Während die vorsätzliche Körperverletzung rückläufig ist, nehmen Betrug und Untreue rapide zu. Das hängt primär mit der Internetkriminalität zusammen, die auf dem Vormarsch ist. Eigens dafür ist ein neues Dezernat eingerichtet worden, um den Tätern auf die Spur zu kommen, was laut Dezernent Martin Rüppel ausgesprochen schwierig ist. „Einerseits hinterlassen die Täter kaum Spuren, andererseits geraten ihre Verfolger mangels Datenspeicherung in Zeitnot“, gibt er zu bedenken.

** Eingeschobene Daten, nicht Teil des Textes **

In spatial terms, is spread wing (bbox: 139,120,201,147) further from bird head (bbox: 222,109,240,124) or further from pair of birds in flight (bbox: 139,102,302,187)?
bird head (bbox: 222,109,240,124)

Inhaltlich geht es um Computersabotage oder Erpressungstrojaner wie jüngst der vermeintliche BKA-Trojaner. Allein in diesem Fall gab es über 30.000 Anzeigen. Massenhaft wurden private PC lahmgelegt, weil ihre Besitzer einer unberechtigten Zahlungsaufforderung nicht nachgekommen sind. Mittlerweile werden auch Betäubungsmittel nicht nur auf der Straße sondern auch im Netz verkauft. Es existieren verschiedene Foren auf anonymen Servern, was die Lage für die Staatsanwaltschaft nicht einfach macht. Und weiterhin wird gern mit fremden Kreditkarten im Internet eingekauft.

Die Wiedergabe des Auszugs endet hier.